| PAGE EXCERPT |
-- Start --

Look, at a macro level, I was pretty encouraged by the process we went through with the Texas House and the committee. I think one of the tenets of good risk mitigation is involving all the stakeholders who have a hand in doing that. And I think the committee here were a pretty good example of getting all -- mostly all of the interested parties and participants in our [indiscernible] proactively talking about the issues. And on balance, I think the sessions were productive, [indiscernible] committee was looking to be prospective and gathering information for future solutions.

And I think that's how I expect to report in May to come out. I think we'll see stuff on recommendations for utilities, emergency responders, proactive things that we're doing in the counties to mitigate fire risk. I think there's already attempt to [indiscernible] for a service report on causation. I'm not certain we see something else from the committee on that. But, I think the report is going to be in line with the sessions themselves with constructive recommendations for how to proceed going forward.

Steve Fleishman

And then just on the damage estimate that you took as you've noted, I think, in your release a lot of kind of what's in there, what's not in there. One clarification just is how about not punitive damages, but noneconomic damages. Is that in your estimate or not in your estimate?

Brian Van Abel

Yes, Steve. I'll handle this one, and I'll give you [indiscernible], obviously, we'll point to our disclosures. But I'll give you a little bit more color in terms of that $215 million in the lower end of.

Steven Isaac Fleishman

Yes, that was great.

Brian Van Abel

And here's very large some of our package it includes residential properties and related losses, cattle and feed, agricultural structures and fencing, noneconomic damages and then a number of other items. So obviously, this is subject to changes in additional information since we're still early in the process.

-- End --

| ENTRIES SUPPLIED |
-- Start --

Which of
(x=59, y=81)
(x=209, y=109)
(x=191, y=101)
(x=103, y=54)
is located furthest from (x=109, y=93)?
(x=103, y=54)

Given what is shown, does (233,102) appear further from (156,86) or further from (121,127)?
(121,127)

-- End --
-- Start --

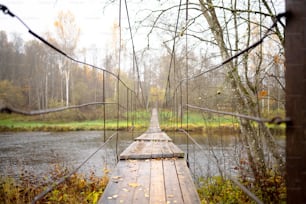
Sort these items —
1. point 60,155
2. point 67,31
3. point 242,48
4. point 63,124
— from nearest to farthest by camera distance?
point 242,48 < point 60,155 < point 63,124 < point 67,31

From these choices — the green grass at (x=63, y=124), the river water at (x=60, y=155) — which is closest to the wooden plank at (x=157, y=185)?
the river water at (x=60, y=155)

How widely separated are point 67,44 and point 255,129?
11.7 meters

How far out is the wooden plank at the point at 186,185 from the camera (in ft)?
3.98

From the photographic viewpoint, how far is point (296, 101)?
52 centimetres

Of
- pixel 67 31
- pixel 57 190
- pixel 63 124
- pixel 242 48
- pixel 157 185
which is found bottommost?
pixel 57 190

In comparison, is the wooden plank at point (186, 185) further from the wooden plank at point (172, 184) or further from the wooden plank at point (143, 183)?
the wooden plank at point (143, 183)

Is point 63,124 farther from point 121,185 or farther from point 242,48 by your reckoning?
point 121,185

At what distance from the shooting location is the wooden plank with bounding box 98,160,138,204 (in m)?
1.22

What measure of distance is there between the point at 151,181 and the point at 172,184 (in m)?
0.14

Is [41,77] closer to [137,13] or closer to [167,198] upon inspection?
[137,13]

-- End --
-- Start --

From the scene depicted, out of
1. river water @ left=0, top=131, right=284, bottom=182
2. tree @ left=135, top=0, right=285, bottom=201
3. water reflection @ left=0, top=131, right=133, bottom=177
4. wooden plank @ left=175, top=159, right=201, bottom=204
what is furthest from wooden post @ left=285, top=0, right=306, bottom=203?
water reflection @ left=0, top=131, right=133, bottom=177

-- End --

| TASKS |
**1.** From the transcript excerpt, list every category of loss that the $215 million estimate is said to include.
**2.** Reproduce the transcript excerpt between "And then just" and "lower end of.", inclusive, swapping each "estimate" for "projection".

| ANSWERS PER TASK |
**1.**
- Residential properties and related losses
- Cattle and feed
- Agricultural structures and fencing
- Noneconomic damages

**2.**
And then just on the damage projection that you took as you've noted, I think, in your release a lot of kind of what's in there, what's not in there. One clarification just is how about not punitive damages, but noneconomic damages. Is that in your projection or not in your projection?

Brian Van Abel

Yes, Steve. I'll handle this one, and I'll give you [indiscernible], obviously, we'll point to our disclosures. But I'll give you a little bit more color in terms of that $215 million in the lower end of.